• Goal of the exercise:
Reproduce word for word the part of the items that opens with the line containing "Captured in this" and runs through the end of the items, with both ends included.

• Information supplied:
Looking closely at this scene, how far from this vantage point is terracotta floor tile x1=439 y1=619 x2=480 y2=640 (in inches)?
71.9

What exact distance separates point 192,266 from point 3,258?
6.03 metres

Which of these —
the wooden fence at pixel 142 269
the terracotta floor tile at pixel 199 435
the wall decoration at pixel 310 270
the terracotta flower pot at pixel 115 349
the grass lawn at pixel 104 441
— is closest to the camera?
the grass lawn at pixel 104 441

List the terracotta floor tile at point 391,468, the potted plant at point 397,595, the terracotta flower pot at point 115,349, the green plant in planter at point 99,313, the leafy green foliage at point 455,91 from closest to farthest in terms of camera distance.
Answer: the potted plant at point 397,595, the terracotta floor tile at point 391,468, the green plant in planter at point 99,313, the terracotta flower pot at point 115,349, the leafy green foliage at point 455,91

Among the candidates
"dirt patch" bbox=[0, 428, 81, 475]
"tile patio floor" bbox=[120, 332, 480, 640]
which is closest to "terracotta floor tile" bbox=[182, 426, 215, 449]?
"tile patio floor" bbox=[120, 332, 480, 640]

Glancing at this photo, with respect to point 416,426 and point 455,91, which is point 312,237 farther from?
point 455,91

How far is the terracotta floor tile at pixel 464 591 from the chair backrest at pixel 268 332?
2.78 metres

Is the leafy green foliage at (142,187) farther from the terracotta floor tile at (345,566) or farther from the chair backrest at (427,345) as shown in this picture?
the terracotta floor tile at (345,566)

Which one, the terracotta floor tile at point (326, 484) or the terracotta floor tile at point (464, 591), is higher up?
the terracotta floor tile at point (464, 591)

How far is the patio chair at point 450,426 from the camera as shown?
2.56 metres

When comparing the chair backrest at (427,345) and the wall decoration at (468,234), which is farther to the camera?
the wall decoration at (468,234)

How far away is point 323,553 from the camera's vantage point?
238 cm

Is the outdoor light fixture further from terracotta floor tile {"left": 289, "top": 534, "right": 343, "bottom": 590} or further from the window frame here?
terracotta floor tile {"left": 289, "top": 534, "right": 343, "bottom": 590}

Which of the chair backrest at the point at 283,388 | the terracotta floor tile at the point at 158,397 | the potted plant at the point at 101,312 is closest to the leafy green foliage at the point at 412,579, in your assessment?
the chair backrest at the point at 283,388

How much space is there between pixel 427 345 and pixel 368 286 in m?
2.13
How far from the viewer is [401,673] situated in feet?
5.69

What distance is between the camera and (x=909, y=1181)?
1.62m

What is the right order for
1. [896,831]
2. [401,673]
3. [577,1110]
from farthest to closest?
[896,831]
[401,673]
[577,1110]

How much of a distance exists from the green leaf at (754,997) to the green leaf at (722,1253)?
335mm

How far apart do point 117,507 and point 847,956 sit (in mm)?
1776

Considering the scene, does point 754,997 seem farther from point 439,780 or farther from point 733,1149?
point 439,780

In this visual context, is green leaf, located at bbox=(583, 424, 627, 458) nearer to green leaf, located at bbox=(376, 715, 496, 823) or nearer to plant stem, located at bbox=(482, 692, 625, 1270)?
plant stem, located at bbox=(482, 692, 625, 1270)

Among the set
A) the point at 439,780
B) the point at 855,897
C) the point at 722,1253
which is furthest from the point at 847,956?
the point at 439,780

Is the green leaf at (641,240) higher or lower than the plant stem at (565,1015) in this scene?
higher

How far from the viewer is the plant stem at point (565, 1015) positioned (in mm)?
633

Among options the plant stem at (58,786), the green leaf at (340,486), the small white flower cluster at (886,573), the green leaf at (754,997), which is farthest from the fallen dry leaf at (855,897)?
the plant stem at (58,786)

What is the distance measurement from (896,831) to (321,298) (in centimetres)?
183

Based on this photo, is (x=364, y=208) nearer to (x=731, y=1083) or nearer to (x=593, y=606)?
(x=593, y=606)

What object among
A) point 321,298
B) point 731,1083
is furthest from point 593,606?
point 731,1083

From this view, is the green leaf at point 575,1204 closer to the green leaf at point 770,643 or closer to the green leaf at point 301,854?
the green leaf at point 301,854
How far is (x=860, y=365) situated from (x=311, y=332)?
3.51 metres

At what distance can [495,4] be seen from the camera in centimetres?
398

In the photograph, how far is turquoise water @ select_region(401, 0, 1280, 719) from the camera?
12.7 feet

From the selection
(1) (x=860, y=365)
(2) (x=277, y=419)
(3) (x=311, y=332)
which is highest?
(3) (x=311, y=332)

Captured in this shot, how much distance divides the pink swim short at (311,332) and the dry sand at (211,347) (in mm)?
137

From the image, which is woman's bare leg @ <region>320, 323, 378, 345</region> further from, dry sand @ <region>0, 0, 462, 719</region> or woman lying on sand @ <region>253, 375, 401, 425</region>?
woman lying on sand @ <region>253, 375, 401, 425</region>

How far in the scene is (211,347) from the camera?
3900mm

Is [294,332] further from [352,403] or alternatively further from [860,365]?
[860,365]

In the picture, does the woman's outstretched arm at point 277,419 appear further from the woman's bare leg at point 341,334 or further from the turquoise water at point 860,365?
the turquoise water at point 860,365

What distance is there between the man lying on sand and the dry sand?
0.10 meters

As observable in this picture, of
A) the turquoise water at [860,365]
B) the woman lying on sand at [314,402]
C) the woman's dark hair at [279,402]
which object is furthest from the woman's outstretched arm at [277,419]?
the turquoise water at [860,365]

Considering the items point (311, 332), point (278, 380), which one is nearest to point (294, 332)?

• Task solution:
Captured in this shot, how much distance divides the pink swim short at (311,332) and the dry sand at (211,347) (in mm)?
137

From the image, which is woman's bare leg @ <region>320, 323, 378, 345</region> further from, dry sand @ <region>0, 0, 462, 719</region> or woman lying on sand @ <region>253, 375, 401, 425</region>?
woman lying on sand @ <region>253, 375, 401, 425</region>

How far in the scene is (211,347) from the camera?
3900mm

Is [294,332] further from [352,403] or alternatively further from [860,365]?
[860,365]

In the picture, does the woman's outstretched arm at point 277,419 appear further from the woman's bare leg at point 341,334 or further from the turquoise water at point 860,365?
the turquoise water at point 860,365

What distance is there between the man lying on sand and the dry sand?
0.10 meters

As observable in this picture, of
A) the turquoise water at [860,365]
B) the woman lying on sand at [314,402]
C) the woman's dark hair at [279,402]
which object is furthest from the woman's outstretched arm at [277,419]?
the turquoise water at [860,365]

Considering the items point (311, 332), point (278, 380), which one is nearest to point (294, 332)?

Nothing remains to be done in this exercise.